The proposed ordinance would apply to commercial filming of adult films, and would call on the city to charge adult film producers a fee  for enforcement.
 
The ballot box query is the latest move in the AIDS Healthcare Foundation's longstanding campaign to require safe sex in pornography.

The group has had three unsuccessful attempts to find a lawmaker  to back statewide legislation to mandate condoms in porn.

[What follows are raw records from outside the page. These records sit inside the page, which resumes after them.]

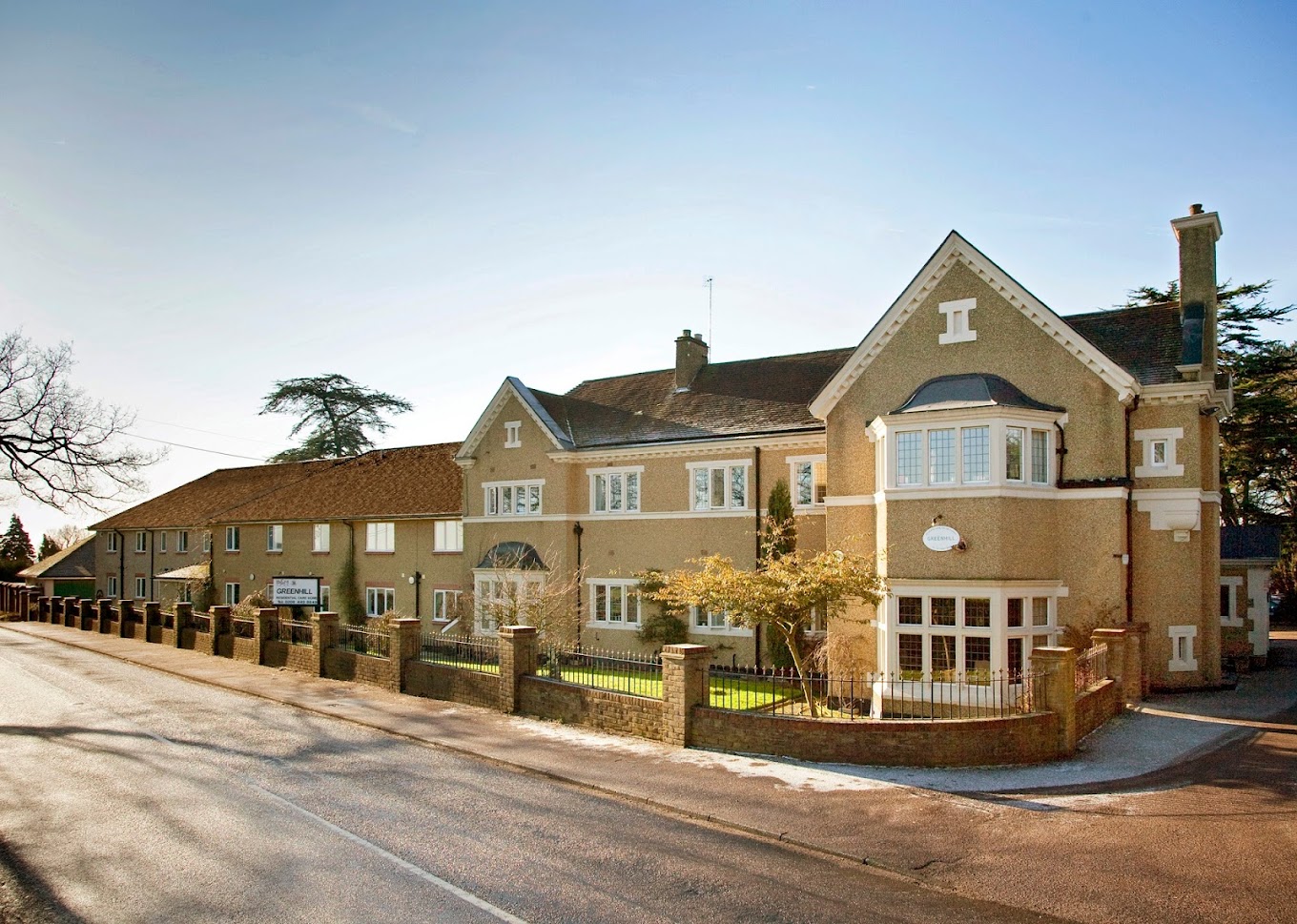 Greenhill Care Home Care Home EN4 0PH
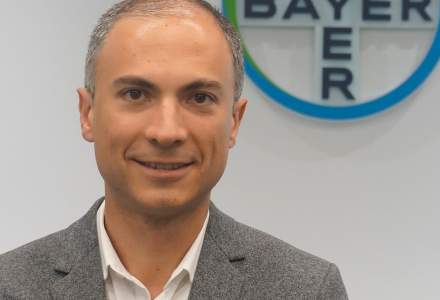 Numire la Bayer: Jorge Levinson a preluat conducerea Diviziei Pharmaceuticals pentru Romania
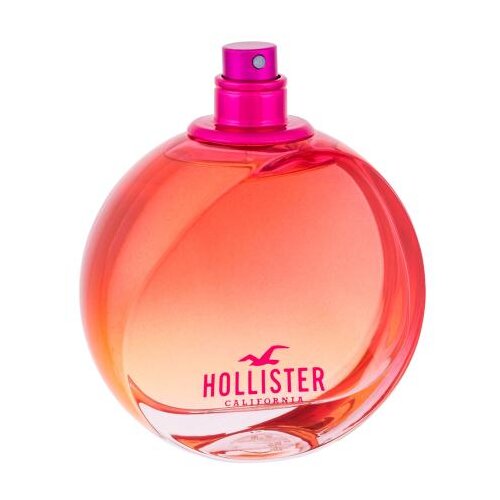 Hollister Wave 2 100 ml parfemska voda tester za žene Slike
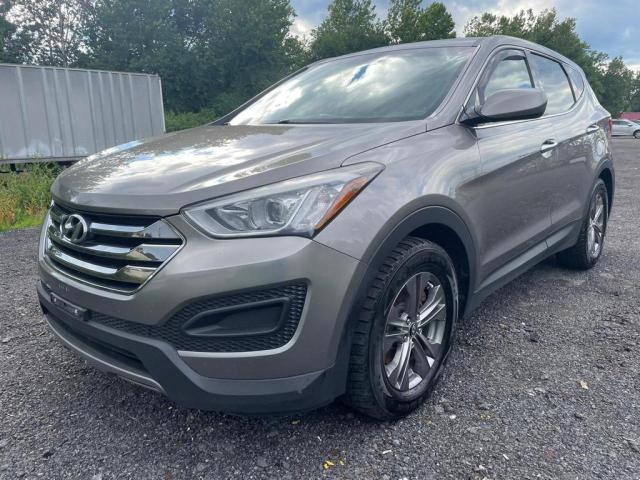 HYUNDAI SANTA FE S 2014 5xyztdlb4eg193600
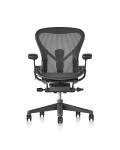 Herman Miller Aeron Chair Size B Graphite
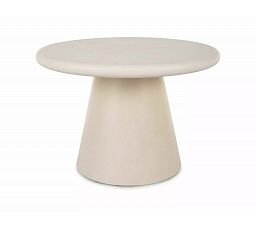 Konferenční stůl AURORA 60 cm, ECRU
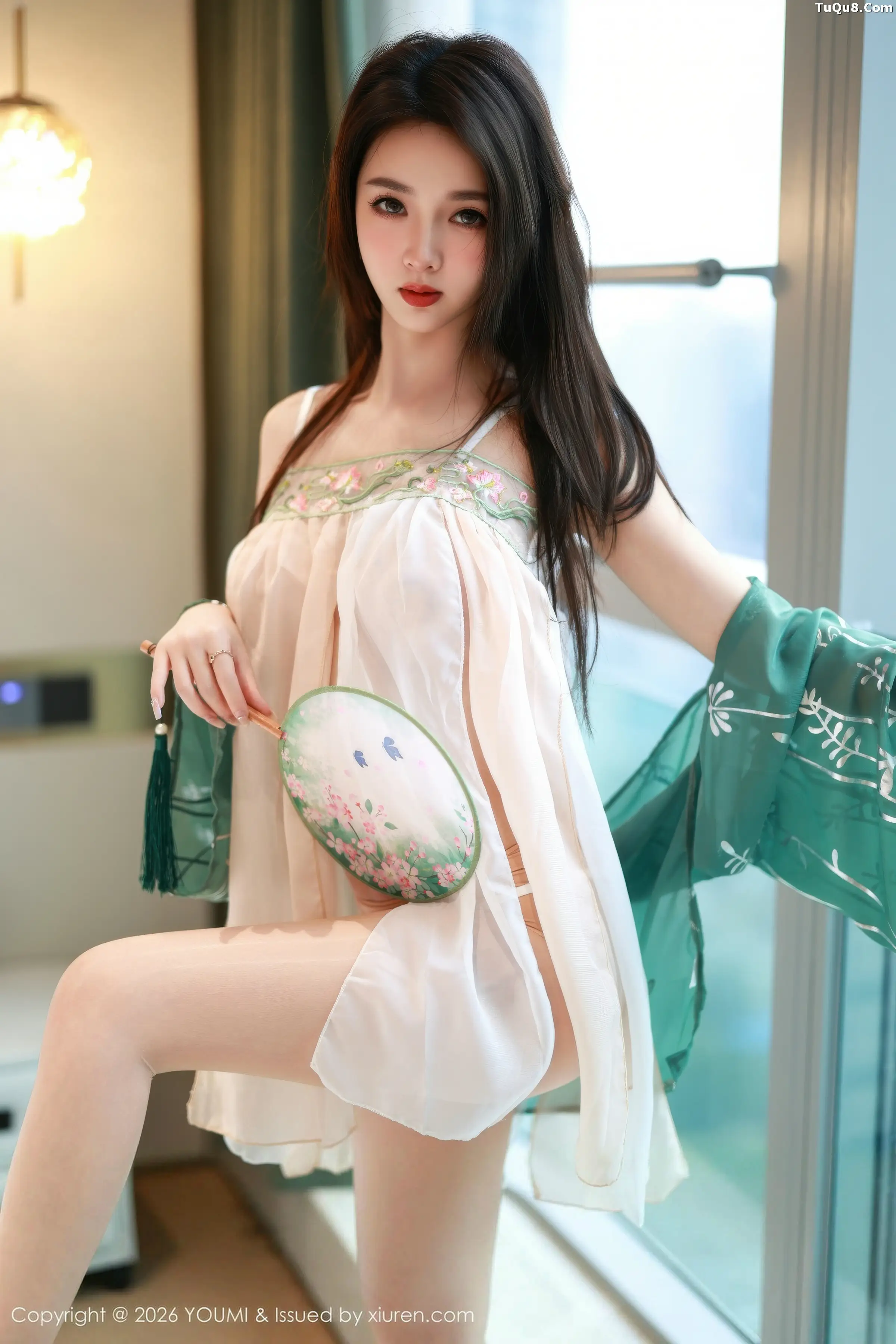 漂亮美女_夭夭全集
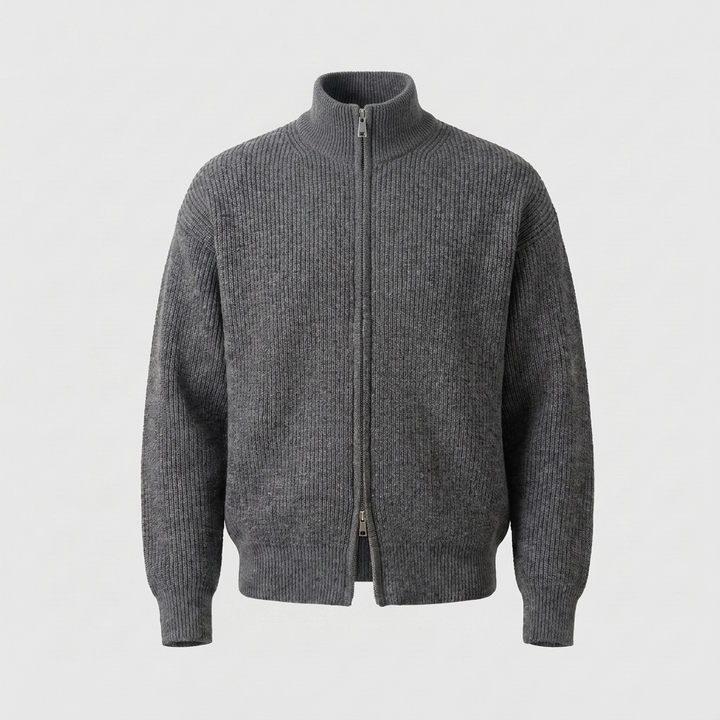 HOLLIS SMART-CASUAL KOFTA MED DRAGKEDJA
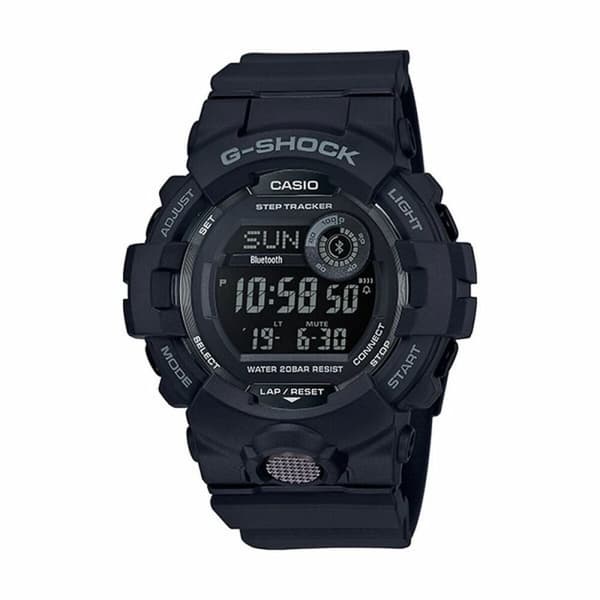 Herrklocka Casio G-Shock GBD-800-1BER Svart (Ø 48 mm)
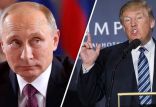 اخبار سیاسی,خبرهای سیاسی,اخبار بین الملل,ترامپ و پوتین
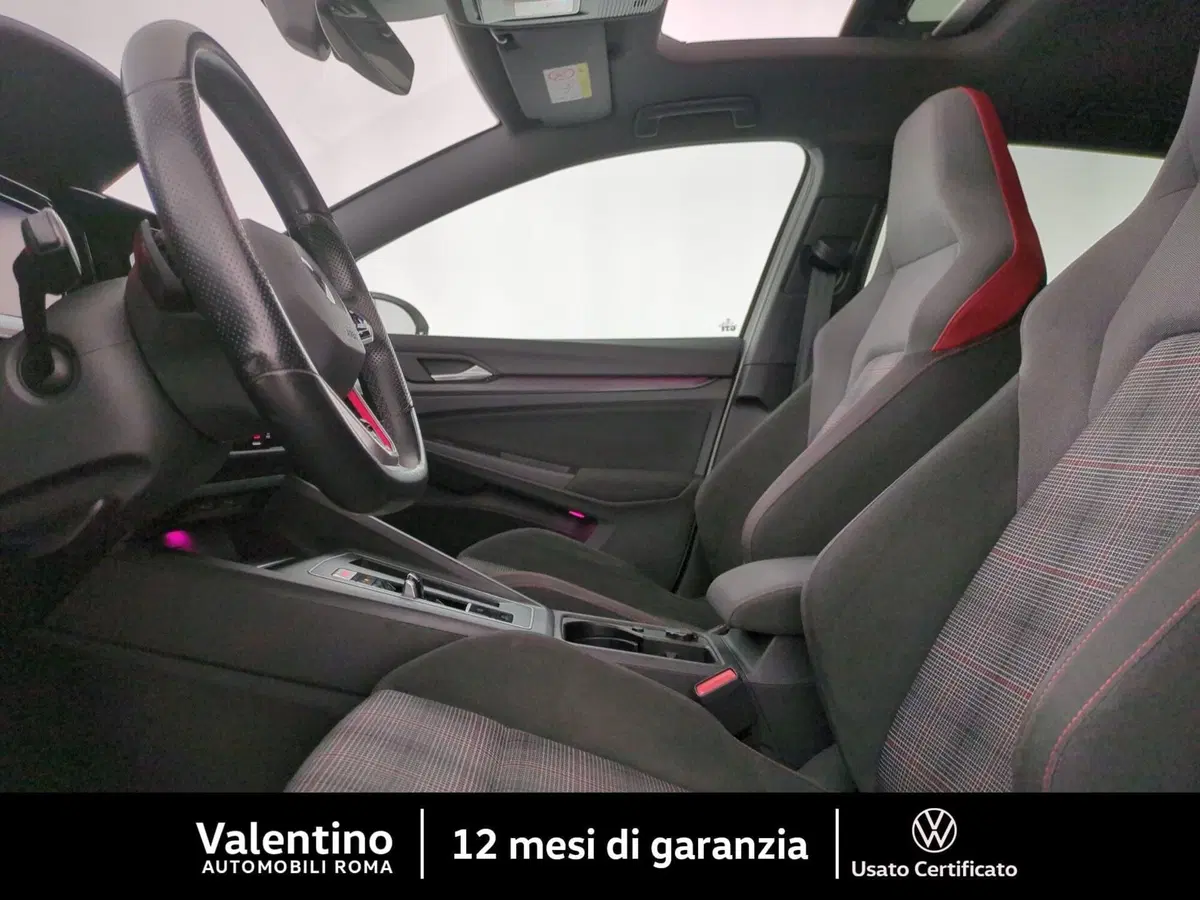 Volkswagen Golf usata a Roma (6)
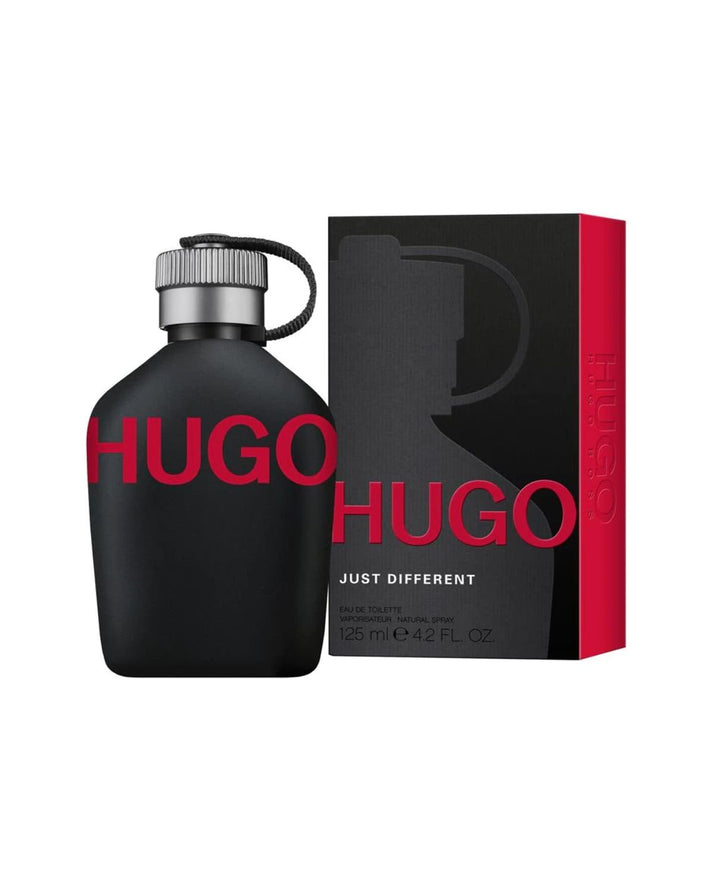 Hugo Boss Hugo Just Different Eau De Toilette - 125 ml thumbnail 2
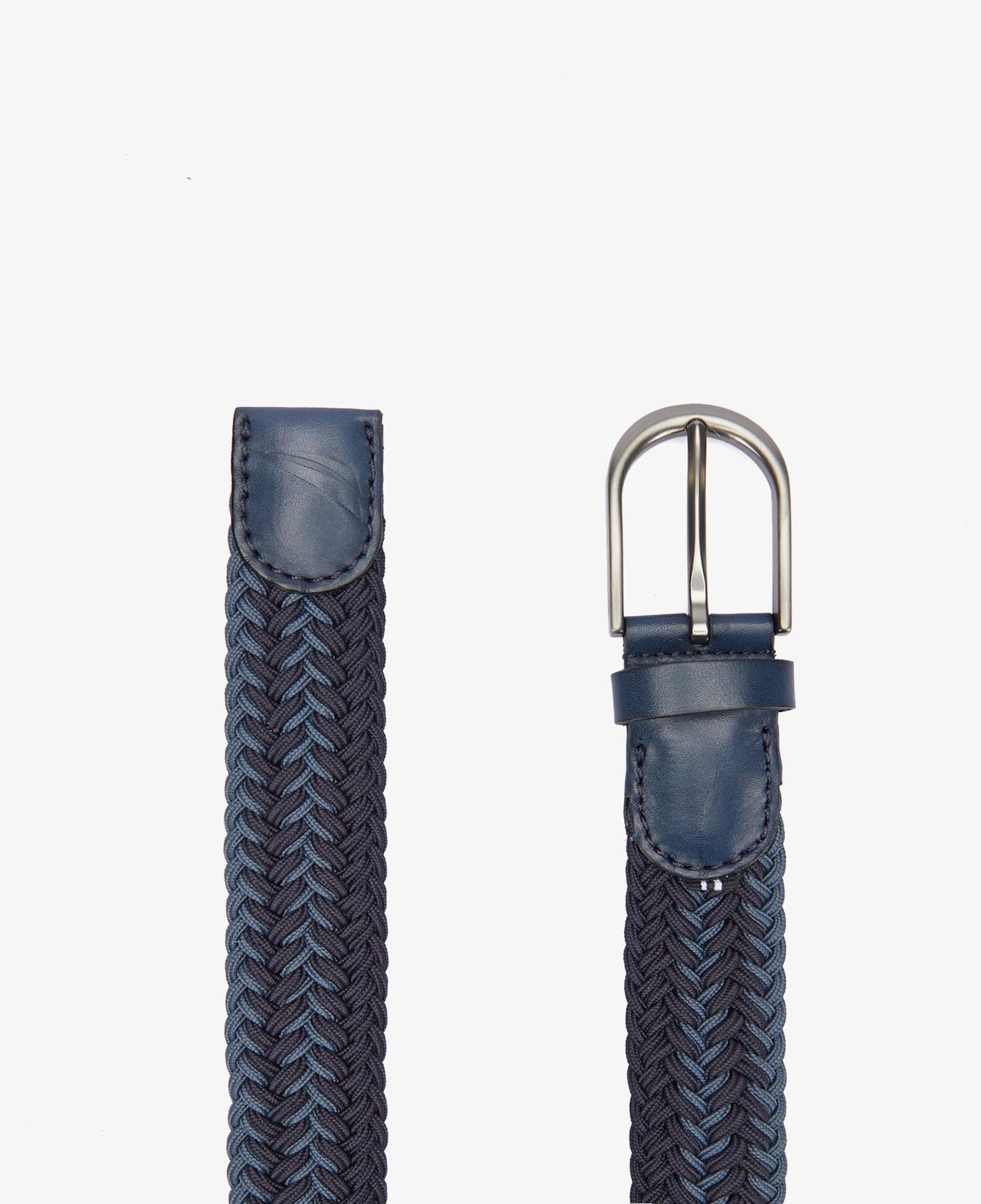 Nautica Erkek Lacivert Kemer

A lawsuit asking a judge to mandate local health officials to crack down on
 unprotected sex was also unsuccessful.

The majority of American commercial porn films are shot in the city's San Fernando Valley, where the multi-billion dollar industry has long resisted the AIDS Healthcare Foundation's attempts to
require safe sex for its performers.

Any success with the ballot initiative would likely drive more of the industry underground, said Christian Mann, general manager of porn production company Evil Angel and a board member of the Free Speech Coalition, the industry's trade association.

"AHF's end-run around Los Angeles County's previously stated position that they won't put themselves in a enforcement capacity,  to do it as a ballot initiative system, will probably do what so many regulatory schemes do: fail to achieve the ambition but instead create a new problem," said Mann.

About a third of Evil Angel's productions are shot in Europe, and Mann, an industry veteran, says the initiative would make Los Angeles the only city he knows of in the world to require condoms in porn.

"At the end of the day, it winds up hurting business and driving business out of Los Angeles,'' said Mann. That makes it "more difficult for us to maintain an environment that we think is the safest possible environment for these performers that still makes it possible for saleable productions to be created."